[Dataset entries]
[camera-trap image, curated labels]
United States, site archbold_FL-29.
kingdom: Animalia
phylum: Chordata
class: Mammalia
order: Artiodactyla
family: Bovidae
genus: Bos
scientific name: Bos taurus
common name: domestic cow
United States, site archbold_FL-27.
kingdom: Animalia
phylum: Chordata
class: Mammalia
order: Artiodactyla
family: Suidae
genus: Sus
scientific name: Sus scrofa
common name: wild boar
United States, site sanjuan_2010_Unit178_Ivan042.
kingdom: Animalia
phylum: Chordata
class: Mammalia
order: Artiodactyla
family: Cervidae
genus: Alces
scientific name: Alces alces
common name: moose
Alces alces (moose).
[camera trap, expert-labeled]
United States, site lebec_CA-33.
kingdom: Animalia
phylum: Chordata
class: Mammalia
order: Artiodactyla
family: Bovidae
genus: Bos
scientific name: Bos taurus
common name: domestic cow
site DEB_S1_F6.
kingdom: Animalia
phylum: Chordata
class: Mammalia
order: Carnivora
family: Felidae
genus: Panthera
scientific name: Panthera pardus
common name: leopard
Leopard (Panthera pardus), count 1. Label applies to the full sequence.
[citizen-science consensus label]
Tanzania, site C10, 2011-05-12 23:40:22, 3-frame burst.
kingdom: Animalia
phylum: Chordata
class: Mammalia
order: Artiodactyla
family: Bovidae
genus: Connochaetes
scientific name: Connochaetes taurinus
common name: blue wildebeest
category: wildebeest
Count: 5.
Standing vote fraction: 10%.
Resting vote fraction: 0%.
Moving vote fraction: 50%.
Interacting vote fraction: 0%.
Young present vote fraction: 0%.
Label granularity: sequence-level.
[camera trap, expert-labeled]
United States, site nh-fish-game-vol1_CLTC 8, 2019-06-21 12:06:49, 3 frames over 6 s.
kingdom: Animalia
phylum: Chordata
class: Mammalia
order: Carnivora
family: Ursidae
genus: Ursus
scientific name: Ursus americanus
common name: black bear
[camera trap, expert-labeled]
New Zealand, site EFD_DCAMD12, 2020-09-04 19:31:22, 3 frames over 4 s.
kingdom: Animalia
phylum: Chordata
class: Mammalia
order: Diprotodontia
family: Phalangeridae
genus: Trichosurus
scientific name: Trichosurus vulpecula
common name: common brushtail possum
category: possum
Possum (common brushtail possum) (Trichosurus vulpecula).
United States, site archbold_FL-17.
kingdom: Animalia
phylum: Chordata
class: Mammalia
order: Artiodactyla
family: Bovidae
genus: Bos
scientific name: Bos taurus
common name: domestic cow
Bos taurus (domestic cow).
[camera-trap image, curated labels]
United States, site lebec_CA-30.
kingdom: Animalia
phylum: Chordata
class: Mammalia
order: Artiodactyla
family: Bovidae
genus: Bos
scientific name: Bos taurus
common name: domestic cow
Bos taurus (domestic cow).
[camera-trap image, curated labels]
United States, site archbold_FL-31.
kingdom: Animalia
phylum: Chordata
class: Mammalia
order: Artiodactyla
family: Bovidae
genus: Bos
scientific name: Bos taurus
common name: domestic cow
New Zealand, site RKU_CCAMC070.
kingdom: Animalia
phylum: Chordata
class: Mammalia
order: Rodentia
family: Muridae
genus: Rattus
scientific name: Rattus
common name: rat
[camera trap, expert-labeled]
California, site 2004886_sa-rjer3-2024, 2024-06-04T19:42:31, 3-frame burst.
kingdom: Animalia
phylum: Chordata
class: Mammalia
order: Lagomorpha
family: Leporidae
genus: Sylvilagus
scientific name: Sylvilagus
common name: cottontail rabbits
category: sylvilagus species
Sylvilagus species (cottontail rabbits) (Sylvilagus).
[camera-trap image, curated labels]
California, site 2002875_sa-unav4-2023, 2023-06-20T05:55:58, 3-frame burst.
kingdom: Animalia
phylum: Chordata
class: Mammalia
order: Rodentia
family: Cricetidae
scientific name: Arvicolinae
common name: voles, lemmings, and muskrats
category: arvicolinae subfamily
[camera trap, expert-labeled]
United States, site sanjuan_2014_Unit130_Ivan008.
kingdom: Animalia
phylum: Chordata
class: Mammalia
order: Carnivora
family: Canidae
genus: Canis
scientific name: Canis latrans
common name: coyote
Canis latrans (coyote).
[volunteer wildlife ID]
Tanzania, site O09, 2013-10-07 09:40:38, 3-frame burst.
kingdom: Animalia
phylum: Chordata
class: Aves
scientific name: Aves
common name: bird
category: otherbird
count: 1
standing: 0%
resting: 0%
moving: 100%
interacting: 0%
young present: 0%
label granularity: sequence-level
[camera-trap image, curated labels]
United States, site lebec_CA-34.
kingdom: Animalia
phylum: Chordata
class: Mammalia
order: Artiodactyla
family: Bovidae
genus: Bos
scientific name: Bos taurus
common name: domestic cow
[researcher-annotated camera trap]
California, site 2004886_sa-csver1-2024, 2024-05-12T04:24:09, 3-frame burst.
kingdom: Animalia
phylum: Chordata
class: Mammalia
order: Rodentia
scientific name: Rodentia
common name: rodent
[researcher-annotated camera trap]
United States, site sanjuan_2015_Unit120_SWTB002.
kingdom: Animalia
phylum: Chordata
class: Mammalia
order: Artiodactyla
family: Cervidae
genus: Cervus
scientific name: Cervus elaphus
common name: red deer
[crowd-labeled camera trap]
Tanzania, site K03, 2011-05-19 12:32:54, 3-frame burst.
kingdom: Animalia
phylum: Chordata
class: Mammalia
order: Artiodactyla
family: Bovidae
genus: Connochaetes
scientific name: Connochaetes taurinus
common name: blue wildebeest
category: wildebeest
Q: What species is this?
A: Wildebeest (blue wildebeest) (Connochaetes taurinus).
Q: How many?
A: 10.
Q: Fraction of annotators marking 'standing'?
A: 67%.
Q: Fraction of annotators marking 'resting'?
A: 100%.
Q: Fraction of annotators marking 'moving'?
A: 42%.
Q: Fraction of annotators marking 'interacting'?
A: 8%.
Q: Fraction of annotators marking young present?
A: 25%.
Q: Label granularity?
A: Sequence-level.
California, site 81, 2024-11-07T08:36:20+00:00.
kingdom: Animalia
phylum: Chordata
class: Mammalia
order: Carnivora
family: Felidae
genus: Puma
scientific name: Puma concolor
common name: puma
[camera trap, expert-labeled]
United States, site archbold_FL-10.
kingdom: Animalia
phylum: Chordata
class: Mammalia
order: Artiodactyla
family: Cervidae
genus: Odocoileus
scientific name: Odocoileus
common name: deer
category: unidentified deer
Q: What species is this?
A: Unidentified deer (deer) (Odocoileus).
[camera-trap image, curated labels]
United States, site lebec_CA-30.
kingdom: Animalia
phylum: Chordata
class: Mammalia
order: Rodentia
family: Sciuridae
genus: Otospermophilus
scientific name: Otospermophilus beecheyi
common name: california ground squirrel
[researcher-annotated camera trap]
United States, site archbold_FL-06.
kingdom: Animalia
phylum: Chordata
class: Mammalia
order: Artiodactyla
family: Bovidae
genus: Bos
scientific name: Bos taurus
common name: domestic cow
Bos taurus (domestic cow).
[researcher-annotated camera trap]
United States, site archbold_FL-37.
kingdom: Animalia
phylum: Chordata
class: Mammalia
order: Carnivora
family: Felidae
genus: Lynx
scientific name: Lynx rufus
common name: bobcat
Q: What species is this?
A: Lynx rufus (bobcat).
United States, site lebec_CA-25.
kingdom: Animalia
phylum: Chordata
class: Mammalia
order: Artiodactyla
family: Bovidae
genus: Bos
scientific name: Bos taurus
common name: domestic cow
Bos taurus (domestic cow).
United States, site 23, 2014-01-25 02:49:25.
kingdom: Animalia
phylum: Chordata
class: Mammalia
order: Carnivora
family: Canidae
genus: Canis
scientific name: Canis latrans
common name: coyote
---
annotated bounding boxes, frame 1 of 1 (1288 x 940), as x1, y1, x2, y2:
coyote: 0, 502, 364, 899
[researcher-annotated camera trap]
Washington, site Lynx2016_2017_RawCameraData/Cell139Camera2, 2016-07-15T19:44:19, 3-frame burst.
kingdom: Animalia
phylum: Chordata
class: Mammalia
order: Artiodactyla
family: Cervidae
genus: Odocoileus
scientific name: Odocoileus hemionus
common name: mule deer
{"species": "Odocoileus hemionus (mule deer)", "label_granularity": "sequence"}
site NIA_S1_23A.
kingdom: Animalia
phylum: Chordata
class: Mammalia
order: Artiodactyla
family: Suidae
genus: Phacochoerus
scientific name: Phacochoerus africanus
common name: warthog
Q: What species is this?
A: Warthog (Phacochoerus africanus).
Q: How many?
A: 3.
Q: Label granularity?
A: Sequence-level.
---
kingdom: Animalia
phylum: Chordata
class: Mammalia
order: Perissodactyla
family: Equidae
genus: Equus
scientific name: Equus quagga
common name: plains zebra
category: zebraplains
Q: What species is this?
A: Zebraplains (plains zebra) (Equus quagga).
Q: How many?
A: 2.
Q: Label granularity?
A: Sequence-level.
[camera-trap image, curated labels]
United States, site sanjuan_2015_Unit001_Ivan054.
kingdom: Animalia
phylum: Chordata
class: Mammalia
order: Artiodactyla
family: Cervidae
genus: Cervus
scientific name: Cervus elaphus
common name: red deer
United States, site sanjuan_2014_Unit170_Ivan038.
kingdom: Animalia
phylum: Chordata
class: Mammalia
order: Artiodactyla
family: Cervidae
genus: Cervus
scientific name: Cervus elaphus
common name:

PROBLEM REQUIREMENTS -
Working down from the line that contains "genus: Equus", retype each line exactly through the last line of the data, and give nothing else.

REPLY -
genus: Equus
scientific name: Equus quagga
common name: plains zebra
category: zebraplains
Q: What species is this?
A: Zebraplains (plains zebra) (Equus quagga).
Q: How many?
A: 2.
Q: Label granularity?
A: Sequence-level.
[camera-trap image, curated labels]
United States, site sanjuan_2015_Unit001_Ivan054.
kingdom: Animalia
phylum: Chordata
class: Mammalia
order: Artiodactyla
family: Cervidae
genus: Cervus
scientific name: Cervus elaphus
common name: red deer
United States, site sanjuan_2014_Unit170_Ivan038.
kingdom: Animalia
phylum: Chordata
class: Mammalia
order: Artiodactyla
family: Cervidae
genus: Cervus
scientific name: Cervus elaphus
common name:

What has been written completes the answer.